- **WHAT THIS EXERCISE ASKS**
1. According to the crowdsourcing challenge post, which link must be clicked before a document can be attached to a reply?
2. Reproduce the part of the rows that opens with the line containing "Among crop(0, 38, 304, 176): winding" and continues through the end of the rows, including both ends. Leave the pictures out of your answer.

- **SOURCE**

23 Replies Latest reply: Apr 1, 2016 4:09 PM by 545477 RSS

    Crowdsourcing Challenge #1: Lack of municipal general obligation credit rating

    C4D Explorer

      A crowdsourcing initiative has been launched to capture and disseminate the collective knowledge of our community members. You can be part of this crowdsourcing initiative to learn and to teach, to discuss and to network, and even to become a co-author. See LINK for additional background information.


      How to participate:

      Take a look at the Solution Finder attached to this post.  Do you have any ideas of ways to make it stronger? If so, please go ahead and edit the document, using the track changes functionality, and post your edited document as a reply to this message.

      You can post your reply in three easy steps:

      1.    Log in to the Municipal Finance Practitioners Community.

      2.    Click the “reply” link in the bottom right corner of this message.

      3.    Write your reply and then click “Add Reply” to post it.

      Note: If you want to attach a document to your reply, click on the “use advanced editor” link. Write your message in the box that appears, and click on the “Attach” link next to the paperclip in the bottom right corner. A box will then appear which allows you to choose a document to upload. If you have difficulties, please contact hjohnson@ifc.org


      All input is very welcome!

        • Re: Crowdsourcing Challenge #1: Lack of municipal general obligation credit rating
          545477 C4D Extraordinaire

          This is an exciting initiative! Everybody's contributions to this draft document will be acknowledged among the authors/reviewers of the final report. So please chime in if you have ideas, experience, or any other feedback on the content of this draft.

- **MATERIAL**
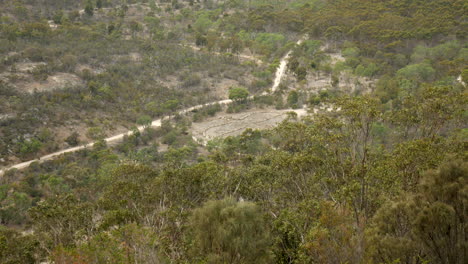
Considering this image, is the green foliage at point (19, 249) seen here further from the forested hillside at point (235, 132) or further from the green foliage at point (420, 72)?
the green foliage at point (420, 72)

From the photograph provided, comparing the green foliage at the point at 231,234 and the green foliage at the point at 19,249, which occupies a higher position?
the green foliage at the point at 231,234

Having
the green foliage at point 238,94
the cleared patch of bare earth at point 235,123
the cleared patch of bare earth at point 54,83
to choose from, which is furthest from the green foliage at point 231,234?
the cleared patch of bare earth at point 54,83

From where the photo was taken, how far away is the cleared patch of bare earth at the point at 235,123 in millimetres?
40031

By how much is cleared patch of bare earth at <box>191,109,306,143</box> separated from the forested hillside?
0.42 m

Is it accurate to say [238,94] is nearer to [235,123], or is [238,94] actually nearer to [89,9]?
[235,123]

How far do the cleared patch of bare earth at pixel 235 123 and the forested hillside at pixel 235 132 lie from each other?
1.36 feet

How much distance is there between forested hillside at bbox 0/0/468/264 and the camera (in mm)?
13164

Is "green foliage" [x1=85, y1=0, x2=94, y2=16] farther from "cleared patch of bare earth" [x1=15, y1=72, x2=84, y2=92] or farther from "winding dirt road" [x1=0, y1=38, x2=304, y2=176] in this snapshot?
"winding dirt road" [x1=0, y1=38, x2=304, y2=176]

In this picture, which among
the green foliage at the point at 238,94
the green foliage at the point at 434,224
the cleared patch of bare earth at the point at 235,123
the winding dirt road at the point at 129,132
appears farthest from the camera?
the green foliage at the point at 238,94

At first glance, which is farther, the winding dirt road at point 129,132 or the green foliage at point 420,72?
the green foliage at point 420,72

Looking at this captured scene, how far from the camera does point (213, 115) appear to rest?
44.8 m

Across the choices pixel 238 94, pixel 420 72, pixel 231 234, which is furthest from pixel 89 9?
pixel 231 234

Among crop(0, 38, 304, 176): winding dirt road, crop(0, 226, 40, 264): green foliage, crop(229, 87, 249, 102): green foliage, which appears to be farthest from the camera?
crop(229, 87, 249, 102): green foliage

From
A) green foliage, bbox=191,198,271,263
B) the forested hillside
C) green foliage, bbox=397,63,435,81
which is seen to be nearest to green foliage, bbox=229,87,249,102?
the forested hillside
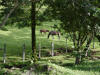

- **EXPECTED RESULTS**
1. The "use advanced editor" link.

2.
Among crop(0, 38, 304, 176): winding dirt road, crop(0, 226, 40, 264): green foliage, crop(229, 87, 249, 102): green foliage, which appears to be farthest from the camera?
crop(229, 87, 249, 102): green foliage

From
A) green foliage, bbox=191,198,271,263
B) the forested hillside
C) green foliage, bbox=397,63,435,81
which is seen to be nearest to green foliage, bbox=229,87,249,102?
the forested hillside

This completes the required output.